23. 23. A package characterized in that it comprises a) a pharmaceutical composition comprising a therapeutically effective amount of an anticancer agent; b) a pharmaceutical composition comprising at least one compound according to claim 1 in an amount suitable to produce a synergistic effect with said agent against cancer.
24. 24. a package characterized in that it comprises a) a pharmaceutical composition comprising a therapeutically effective amount of an anti-cancer agent; b) a pharmaceutical composition comprising at least one compound according to claim 1 in an amount suitable to produce a substantially protective action against the side effects of said agent against cancer.
25. 25. A pharmaceutical composition characterized in that it comprises as active ingredients a therapeutically effective amount of an anti-cancer agent that is selected from the group consisting of taxol, carboplatin and vincristine, and a detoxifying amount of at least one compound of claim 1 or a of its pharmacologically acceptable salts.
26. 26. A composition according to claim 25, characterized in that the alkanoyl-L-carnitine is selected from the group consisting of acetyl-L-carnitine, propionyl-L-carnitine, butyryl-L-carnitine, valeryl-L-carnitine and isovaleryl-L-carnitine.
27. 27. A composition according to claim 25, characterized in that the pharmacologically acceptable salt of L-carnitine or alkanoyl-L-carnitine is selected from the group consisting of chloride, bromide, orotate, aspartate, acid, acid citrate, acid phosphate, fumarate and fumarate acid, maleate and acid maleate, acid oxalate, acid sulfate, glucose phosphate, tartrate and acid tartrate.

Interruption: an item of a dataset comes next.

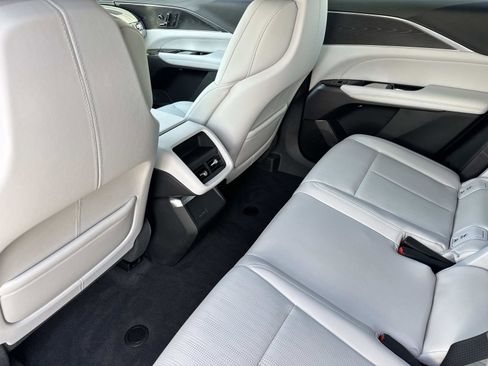 New 2025 Cadillac Lyriq Luxury image 13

28. 28. The coordinated use of a therapeutically effective amount of an anti-cancer agent that is selected from the group consisting of taxol, bleomycin, carboplatin and vincristine, and a detoxifying amount of L-carnitine or an alkanoyl-L-carnitine in which the group alkanoyl is straight or branched chain and has from 2 to 8 carbon atoms, or one of its pharmacologically acceptable salts, to reduce the toxicity induced by the anticancer agent, while at the same time maintaining its effectiveness against cancer.
29. 29. The use according to claim 8, characterized in that the administration is sequential.

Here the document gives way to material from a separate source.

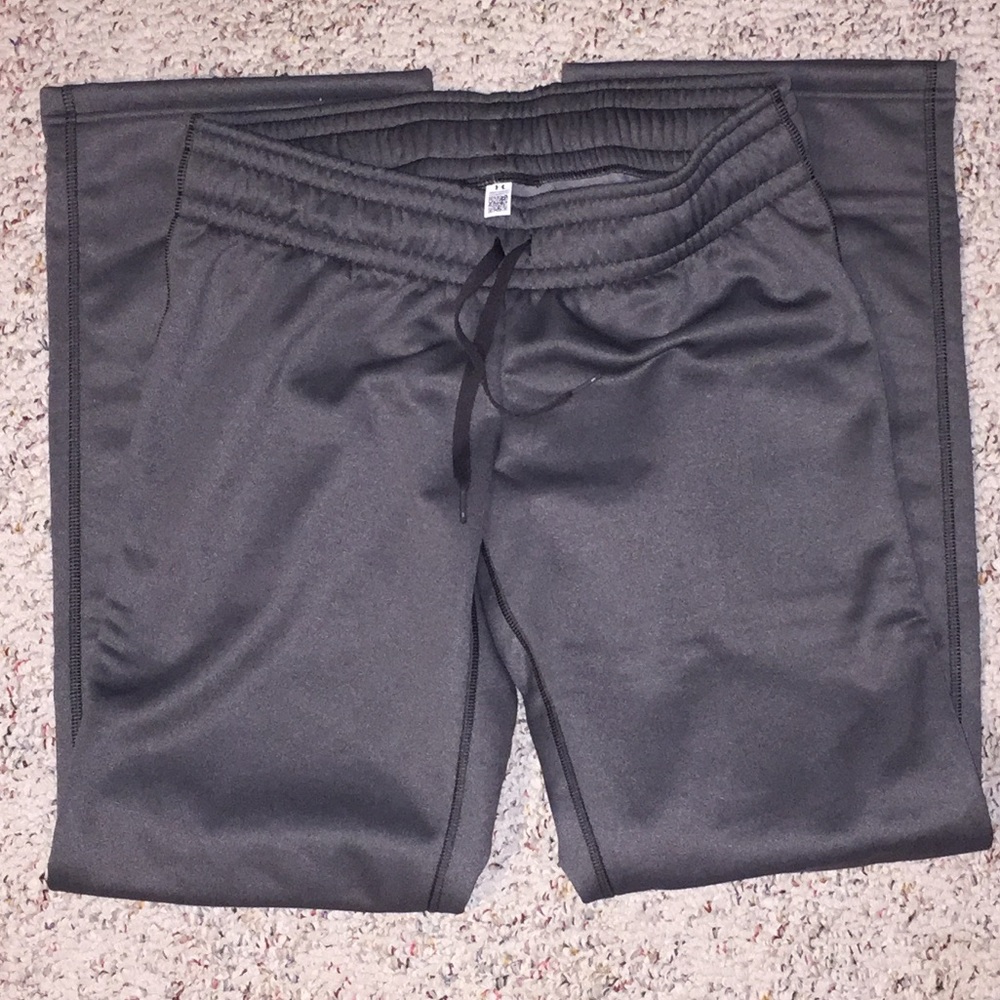 Under Armour Sweatpants - NEW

30. 30. The use according to claim 9, characterized in that the administration of the agent against cancer and L-carnitine or alkanoyl-L-carnitine is substantially simultaneous.

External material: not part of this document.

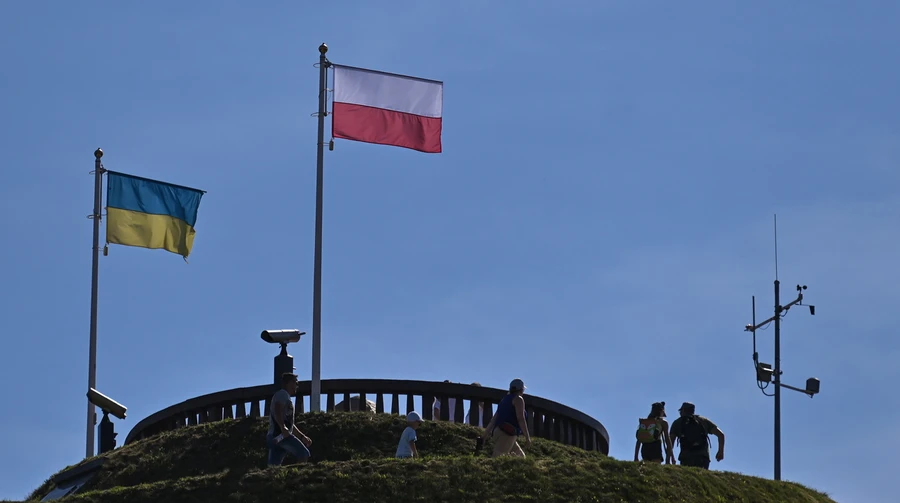 В правительстве Польши заявляют, что без украинцев их экономика остановится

31. 31. A manufactured article characterized in that it comprises a pharmaceutical composition according to any of claims 16, 17, 20, 21, 22, 25, 26 or 27 accompanied by instructions for the simultaneous coordinated administration of the agents or for their administration in accordance with a predetermined dosing regime. PREPARATION OF MEDICINES WITH ACTIVITY AGAINST CANCER SUMMARY OF THE INVENTION The present invention relates to the use of an alkanoyl-L-carnitine of the formula (I) wherein R and X- are as defined in the description, in the preparation of medicaments useful for the treatment of tumors; in particular, the present invention relates to combinations of alkanoyl-L-carnitine and anti-cancer agents for the treatment of tumors, with an improvement in the therapeutic index and a reduction of the typical side effects of cancer chemotherapy.